*PASSAGE CITÉ*
━━━━━━━━━━━━━━━━━━━━━━━━━━━━━━

Comparer la réhabilitation de l’île de Mayotte à la restauration d’une cathédrale en dit long sur le projet. La comparaison avec Notre Dame et l’effort de la puissance publique que sa restauration a nécessité peut paraître sympathique. Mais la comparaison d’un milieu vivant et social avec un bâti humain montre que l’analyse des enjeux n’y est pas.
Tout d’abord parce que Mayotte n’a pas subi un incendie, un de ces accidents de l’Histoire qui peut affecter le patrimoine architectural. Mais un cyclone dont le changement climatique anthropocène va multiplier les épisodes et l’intensité.
Ce qui se joue ici c’est l’habitabilité de Mayotte, c’est l’habitabilité de la planète, qui est une question autrement cruciale que la conservation d’une cathédrale.
Ensuite la comparaison avec un fleuron architectural laisse penser qu’il va suffire de reconstruire des habitats bétonnés à coup de tractopelles juteux financièrement pour que la vie soit de nouveau possible à Mayotte.
Mais de quelles constructions parle-t-on ? Avec quels matériaux ? Pour quels habitants ? Dans quel environnement ? Avec quel projet ?
Comment ce projet va-t-il à la fois répondre aux enjeux climatiques et à la précarité d’une partie des habitants de l’île ?
La volonté politique sans faille que cherche à manifester la comparaison avec Notre Dame cache mal l’incapacité à coconstruire un projet avec les habitants de Mayotte.

━━━━━━━━━━━━━━━━━━━━━━━━━━━━━━

*EXTRAITS DE DONNÉES*
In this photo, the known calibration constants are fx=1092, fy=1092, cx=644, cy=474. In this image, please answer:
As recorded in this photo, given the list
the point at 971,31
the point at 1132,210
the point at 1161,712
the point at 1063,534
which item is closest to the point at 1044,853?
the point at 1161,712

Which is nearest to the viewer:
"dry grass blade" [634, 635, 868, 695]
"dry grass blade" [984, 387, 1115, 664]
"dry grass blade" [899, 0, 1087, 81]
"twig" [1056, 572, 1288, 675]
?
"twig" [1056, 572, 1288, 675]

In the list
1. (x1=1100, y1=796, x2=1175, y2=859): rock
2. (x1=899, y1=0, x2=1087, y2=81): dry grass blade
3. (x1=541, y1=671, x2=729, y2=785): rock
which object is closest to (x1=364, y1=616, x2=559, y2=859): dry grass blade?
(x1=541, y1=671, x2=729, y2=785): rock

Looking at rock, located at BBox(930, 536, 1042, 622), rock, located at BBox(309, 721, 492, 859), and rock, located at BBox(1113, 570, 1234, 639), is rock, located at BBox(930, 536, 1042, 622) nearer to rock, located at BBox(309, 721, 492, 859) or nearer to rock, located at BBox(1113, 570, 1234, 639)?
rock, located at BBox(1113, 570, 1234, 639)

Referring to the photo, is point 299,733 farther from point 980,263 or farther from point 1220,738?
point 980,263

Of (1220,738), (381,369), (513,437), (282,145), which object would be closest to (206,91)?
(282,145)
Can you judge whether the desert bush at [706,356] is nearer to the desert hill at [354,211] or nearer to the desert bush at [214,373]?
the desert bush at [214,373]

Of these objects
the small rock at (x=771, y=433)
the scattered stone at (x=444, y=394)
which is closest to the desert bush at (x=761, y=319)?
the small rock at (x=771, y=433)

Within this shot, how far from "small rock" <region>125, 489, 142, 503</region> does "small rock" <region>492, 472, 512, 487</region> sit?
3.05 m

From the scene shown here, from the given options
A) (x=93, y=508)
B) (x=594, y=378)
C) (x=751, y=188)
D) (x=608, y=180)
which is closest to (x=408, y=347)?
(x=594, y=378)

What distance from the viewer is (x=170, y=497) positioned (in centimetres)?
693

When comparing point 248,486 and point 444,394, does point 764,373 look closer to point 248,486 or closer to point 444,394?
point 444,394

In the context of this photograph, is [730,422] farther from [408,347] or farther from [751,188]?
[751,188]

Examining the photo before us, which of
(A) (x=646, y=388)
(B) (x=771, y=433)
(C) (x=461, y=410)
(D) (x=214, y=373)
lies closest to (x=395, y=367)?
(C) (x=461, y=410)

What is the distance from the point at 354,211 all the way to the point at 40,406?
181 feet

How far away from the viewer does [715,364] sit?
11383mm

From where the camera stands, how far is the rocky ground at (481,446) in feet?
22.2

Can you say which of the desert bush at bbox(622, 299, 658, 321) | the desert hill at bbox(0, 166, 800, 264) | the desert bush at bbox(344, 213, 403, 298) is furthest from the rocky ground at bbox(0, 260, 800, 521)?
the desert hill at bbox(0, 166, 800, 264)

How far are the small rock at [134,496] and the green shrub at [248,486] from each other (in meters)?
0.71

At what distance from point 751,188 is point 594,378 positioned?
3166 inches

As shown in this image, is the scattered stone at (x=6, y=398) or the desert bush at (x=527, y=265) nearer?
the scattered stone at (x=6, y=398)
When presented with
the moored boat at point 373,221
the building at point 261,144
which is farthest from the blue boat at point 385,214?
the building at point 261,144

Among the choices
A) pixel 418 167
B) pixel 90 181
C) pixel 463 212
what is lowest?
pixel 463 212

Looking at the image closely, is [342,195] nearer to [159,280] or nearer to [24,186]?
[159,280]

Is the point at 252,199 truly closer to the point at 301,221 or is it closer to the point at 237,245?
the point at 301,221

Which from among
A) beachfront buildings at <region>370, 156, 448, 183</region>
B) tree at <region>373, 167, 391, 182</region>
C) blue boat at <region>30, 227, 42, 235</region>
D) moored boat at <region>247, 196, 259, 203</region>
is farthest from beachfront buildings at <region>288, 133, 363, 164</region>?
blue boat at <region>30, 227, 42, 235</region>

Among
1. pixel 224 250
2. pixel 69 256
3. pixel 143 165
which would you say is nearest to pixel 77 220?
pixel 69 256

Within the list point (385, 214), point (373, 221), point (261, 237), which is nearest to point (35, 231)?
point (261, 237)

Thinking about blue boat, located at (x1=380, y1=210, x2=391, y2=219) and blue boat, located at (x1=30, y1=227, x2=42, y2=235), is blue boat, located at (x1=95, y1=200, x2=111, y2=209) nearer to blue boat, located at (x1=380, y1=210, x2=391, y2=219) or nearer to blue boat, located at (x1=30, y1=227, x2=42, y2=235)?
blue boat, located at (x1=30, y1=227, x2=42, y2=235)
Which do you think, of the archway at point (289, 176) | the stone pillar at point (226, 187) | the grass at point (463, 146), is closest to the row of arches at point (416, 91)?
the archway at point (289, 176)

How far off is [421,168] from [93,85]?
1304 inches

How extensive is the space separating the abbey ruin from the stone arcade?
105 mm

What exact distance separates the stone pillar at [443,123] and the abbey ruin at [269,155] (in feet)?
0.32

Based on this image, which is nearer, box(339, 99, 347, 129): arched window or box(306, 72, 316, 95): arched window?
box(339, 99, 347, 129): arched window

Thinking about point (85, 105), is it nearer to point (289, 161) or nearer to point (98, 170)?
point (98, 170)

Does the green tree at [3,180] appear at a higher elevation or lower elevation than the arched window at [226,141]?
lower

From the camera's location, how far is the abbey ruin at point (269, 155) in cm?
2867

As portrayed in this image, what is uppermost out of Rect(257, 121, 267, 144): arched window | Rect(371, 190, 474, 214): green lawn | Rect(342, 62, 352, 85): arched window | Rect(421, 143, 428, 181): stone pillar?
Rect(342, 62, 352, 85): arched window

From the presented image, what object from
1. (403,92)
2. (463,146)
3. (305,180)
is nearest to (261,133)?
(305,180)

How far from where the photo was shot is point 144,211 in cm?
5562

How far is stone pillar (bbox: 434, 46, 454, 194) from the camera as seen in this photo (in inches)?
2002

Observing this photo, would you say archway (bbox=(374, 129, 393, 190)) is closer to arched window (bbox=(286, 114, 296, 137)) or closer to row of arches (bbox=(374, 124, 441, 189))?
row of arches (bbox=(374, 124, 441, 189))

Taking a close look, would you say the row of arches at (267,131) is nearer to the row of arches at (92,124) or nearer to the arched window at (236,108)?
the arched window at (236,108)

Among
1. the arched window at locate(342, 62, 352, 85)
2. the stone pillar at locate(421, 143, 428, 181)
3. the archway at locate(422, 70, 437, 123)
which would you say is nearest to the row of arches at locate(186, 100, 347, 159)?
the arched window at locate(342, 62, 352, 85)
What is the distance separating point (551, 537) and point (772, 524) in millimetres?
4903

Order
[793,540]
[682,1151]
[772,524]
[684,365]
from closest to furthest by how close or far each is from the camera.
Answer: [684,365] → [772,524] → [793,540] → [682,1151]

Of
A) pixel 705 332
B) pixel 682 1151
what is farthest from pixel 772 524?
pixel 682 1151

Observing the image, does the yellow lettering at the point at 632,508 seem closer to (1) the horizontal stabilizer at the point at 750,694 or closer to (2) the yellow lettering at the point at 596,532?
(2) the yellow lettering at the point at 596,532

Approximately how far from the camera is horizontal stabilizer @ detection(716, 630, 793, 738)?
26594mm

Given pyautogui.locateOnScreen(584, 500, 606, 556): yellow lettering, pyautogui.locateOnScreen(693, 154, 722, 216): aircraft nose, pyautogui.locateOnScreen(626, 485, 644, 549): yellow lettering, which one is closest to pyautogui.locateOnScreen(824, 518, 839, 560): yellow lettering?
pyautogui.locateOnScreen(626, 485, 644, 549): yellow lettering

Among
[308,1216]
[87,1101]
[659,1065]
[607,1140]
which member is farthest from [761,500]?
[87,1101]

━━━━━━━━━━━━━━━━━━━━━━━━━━━━━━

*CONSIGNE*
Extrayez en entier, mot pour mot, le texte sur la reconstruction de Mayotte.

*RÉPONSE CI-DESSOUS*
Comparer la réhabilitation de l’île de Mayotte à la restauration d’une cathédrale en dit long sur le projet. La comparaison avec Notre Dame et l’effort de la puissance publique que sa restauration a nécessité peut paraître sympathique. Mais la comparaison d’un milieu vivant et social avec un bâti humain montre que l’analyse des enjeux n’y est pas.
Tout d’abord parce que Mayotte n’a pas subi un incendie, un de ces accidents de l’Histoire qui peut affecter le patrimoine architectural. Mais un cyclone dont le changement climatique anthropocène va multiplier les épisodes et l’intensité.
Ce qui se joue ici c’est l’habitabilité de Mayotte, c’est l’habitabilité de la planète, qui est une question autrement cruciale que la conservation d’une cathédrale.
Ensuite la comparaison avec un fleuron architectural laisse penser qu’il va suffire de reconstruire des habitats bétonnés à coup de tractopelles juteux financièrement pour que la vie soit de nouveau possible à Mayotte.
Mais de quelles constructions parle-t-on ? Avec quels matériaux ? Pour quels habitants ? Dans quel environnement ? Avec quel projet ?
Comment ce projet va-t-il à la fois répondre aux enjeux climatiques et à la précarité d’une partie des habitants de l’île ?
La volonté politique sans faille que cherche à manifester la comparaison avec Notre Dame cache mal l’incapacité à coconstruire un projet avec les habitants de Mayotte.